Input material
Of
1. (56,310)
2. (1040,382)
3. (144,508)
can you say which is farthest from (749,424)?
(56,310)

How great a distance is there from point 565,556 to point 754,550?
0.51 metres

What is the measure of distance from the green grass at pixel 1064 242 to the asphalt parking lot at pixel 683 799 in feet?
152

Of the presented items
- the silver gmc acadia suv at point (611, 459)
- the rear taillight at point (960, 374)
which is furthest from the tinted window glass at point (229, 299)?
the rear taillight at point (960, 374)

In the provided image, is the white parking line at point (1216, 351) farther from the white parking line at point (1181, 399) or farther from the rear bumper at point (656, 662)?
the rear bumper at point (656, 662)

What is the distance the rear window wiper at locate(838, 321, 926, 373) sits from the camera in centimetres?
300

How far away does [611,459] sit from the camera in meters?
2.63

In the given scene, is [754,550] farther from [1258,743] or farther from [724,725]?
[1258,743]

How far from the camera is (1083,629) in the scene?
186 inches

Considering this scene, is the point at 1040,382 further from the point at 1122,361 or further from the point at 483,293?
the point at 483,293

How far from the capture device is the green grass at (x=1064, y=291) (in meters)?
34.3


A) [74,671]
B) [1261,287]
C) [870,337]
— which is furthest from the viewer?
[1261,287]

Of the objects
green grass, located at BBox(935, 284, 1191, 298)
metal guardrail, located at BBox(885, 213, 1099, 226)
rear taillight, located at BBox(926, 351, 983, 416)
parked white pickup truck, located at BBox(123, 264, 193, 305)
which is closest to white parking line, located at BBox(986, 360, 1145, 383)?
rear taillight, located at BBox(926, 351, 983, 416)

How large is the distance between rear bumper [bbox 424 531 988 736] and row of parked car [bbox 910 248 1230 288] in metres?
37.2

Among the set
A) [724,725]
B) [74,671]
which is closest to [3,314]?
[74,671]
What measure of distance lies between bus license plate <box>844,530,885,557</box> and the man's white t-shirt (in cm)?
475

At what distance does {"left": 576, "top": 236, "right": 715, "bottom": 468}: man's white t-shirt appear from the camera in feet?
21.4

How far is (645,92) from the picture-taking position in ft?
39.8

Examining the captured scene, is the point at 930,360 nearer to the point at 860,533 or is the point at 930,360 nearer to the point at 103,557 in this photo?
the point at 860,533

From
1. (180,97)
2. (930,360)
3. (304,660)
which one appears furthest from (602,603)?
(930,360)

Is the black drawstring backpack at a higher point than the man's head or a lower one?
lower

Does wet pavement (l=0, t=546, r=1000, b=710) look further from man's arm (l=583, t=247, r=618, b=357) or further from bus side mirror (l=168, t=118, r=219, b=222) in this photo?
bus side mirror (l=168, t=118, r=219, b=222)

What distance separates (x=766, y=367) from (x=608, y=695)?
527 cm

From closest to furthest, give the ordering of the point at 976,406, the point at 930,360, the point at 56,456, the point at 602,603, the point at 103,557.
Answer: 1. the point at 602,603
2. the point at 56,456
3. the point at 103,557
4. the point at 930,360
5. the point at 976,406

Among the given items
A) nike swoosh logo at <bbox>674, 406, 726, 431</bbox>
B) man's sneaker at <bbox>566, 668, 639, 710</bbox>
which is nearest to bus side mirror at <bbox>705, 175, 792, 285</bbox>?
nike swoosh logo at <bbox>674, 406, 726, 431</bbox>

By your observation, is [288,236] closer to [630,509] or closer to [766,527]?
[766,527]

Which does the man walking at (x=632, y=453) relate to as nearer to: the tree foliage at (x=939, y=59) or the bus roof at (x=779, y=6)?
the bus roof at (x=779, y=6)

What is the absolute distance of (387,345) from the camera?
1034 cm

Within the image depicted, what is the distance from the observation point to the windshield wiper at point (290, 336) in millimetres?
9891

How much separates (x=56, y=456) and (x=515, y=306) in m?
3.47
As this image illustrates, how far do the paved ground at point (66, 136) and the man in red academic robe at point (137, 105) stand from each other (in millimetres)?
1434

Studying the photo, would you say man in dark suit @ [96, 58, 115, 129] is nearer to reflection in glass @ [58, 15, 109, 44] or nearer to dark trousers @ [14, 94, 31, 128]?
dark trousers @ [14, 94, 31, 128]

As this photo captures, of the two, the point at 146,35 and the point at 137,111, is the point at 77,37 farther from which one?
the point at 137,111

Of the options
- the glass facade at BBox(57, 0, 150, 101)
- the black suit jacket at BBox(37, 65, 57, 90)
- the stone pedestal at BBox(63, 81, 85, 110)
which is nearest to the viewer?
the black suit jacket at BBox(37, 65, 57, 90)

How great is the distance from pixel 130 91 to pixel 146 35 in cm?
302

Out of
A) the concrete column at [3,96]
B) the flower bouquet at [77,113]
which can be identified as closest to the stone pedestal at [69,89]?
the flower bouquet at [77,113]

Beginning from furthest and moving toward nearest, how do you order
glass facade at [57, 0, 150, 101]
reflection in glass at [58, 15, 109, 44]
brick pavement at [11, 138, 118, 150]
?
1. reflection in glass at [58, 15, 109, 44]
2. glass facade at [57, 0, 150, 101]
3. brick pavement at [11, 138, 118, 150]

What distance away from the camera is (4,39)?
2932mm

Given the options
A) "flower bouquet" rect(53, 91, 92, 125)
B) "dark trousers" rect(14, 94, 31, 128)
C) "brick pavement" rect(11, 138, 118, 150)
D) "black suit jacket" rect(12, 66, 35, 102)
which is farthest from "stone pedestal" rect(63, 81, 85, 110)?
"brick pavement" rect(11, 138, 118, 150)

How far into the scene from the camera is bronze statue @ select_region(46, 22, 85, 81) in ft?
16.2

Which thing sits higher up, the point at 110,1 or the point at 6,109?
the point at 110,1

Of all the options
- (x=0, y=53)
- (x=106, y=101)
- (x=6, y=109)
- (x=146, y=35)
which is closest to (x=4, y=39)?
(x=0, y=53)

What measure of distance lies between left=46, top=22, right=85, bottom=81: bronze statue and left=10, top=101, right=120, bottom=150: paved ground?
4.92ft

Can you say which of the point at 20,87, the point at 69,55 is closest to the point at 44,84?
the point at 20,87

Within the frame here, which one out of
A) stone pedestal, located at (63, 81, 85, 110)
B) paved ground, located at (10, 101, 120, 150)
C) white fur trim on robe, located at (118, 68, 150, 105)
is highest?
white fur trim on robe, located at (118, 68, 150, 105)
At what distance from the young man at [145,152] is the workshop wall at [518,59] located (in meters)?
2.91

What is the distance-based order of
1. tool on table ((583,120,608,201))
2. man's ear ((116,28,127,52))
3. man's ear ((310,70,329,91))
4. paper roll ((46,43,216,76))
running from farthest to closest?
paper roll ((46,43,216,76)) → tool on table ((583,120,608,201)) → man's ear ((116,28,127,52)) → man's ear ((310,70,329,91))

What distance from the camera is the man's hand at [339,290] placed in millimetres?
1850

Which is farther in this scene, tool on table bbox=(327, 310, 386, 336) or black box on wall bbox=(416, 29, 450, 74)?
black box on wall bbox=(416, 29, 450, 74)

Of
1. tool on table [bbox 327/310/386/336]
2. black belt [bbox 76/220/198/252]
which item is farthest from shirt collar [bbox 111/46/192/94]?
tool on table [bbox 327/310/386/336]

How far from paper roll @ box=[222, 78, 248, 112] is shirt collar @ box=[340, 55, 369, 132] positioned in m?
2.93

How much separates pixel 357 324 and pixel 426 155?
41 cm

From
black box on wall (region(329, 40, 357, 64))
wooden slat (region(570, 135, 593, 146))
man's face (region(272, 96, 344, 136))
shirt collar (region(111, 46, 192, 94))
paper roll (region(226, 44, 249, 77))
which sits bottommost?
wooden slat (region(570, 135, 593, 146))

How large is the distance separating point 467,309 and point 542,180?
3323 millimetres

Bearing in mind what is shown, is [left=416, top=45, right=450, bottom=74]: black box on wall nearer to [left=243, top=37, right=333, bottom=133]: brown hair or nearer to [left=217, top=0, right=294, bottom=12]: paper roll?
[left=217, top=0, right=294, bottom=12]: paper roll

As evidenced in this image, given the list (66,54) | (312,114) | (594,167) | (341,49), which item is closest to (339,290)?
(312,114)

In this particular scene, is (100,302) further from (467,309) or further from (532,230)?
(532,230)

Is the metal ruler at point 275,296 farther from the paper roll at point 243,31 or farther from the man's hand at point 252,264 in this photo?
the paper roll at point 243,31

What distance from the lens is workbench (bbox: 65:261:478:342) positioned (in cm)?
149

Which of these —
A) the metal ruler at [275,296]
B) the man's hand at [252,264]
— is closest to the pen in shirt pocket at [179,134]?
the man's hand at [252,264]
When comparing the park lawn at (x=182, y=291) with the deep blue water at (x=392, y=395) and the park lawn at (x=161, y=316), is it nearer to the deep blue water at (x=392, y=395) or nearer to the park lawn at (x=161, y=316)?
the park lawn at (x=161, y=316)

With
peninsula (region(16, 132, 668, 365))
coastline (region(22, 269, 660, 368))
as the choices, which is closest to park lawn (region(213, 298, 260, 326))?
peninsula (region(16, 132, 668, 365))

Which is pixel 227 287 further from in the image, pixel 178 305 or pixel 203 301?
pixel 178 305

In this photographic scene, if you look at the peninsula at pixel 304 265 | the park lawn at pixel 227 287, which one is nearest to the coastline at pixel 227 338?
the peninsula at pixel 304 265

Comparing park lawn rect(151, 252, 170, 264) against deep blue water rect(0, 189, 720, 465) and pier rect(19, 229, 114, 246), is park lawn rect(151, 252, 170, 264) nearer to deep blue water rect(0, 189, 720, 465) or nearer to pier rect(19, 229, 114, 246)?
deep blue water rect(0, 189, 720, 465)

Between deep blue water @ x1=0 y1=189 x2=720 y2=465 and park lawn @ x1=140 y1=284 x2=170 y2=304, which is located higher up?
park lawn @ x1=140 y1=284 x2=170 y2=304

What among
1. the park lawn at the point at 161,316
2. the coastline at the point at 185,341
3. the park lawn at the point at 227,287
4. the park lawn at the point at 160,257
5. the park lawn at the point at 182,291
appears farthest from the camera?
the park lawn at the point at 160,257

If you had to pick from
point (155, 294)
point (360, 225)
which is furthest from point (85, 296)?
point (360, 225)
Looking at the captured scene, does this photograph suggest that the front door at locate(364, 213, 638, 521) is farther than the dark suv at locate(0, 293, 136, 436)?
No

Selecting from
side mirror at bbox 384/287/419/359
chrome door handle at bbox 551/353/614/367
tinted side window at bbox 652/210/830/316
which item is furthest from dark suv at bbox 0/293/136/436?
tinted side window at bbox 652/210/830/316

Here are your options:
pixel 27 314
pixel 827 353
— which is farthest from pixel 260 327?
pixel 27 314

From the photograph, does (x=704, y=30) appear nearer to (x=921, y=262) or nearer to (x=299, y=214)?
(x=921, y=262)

What you should do
Reproduce the lines of the entries above exactly, but only from the line containing "Looking at the" through the final line.

Result of this task
Looking at the captured scene, does this photograph suggest that the front door at locate(364, 213, 638, 521) is farther than the dark suv at locate(0, 293, 136, 436)?
No

Selecting from
side mirror at bbox 384/287/419/359
chrome door handle at bbox 551/353/614/367
tinted side window at bbox 652/210/830/316
which item is furthest from dark suv at bbox 0/293/136/436?
tinted side window at bbox 652/210/830/316

Here are your options:
pixel 27 314
pixel 827 353
— which is farthest from pixel 260 327?
pixel 27 314

From the photograph, does (x=704, y=30) appear nearer to (x=921, y=262) or nearer to (x=299, y=214)?
(x=921, y=262)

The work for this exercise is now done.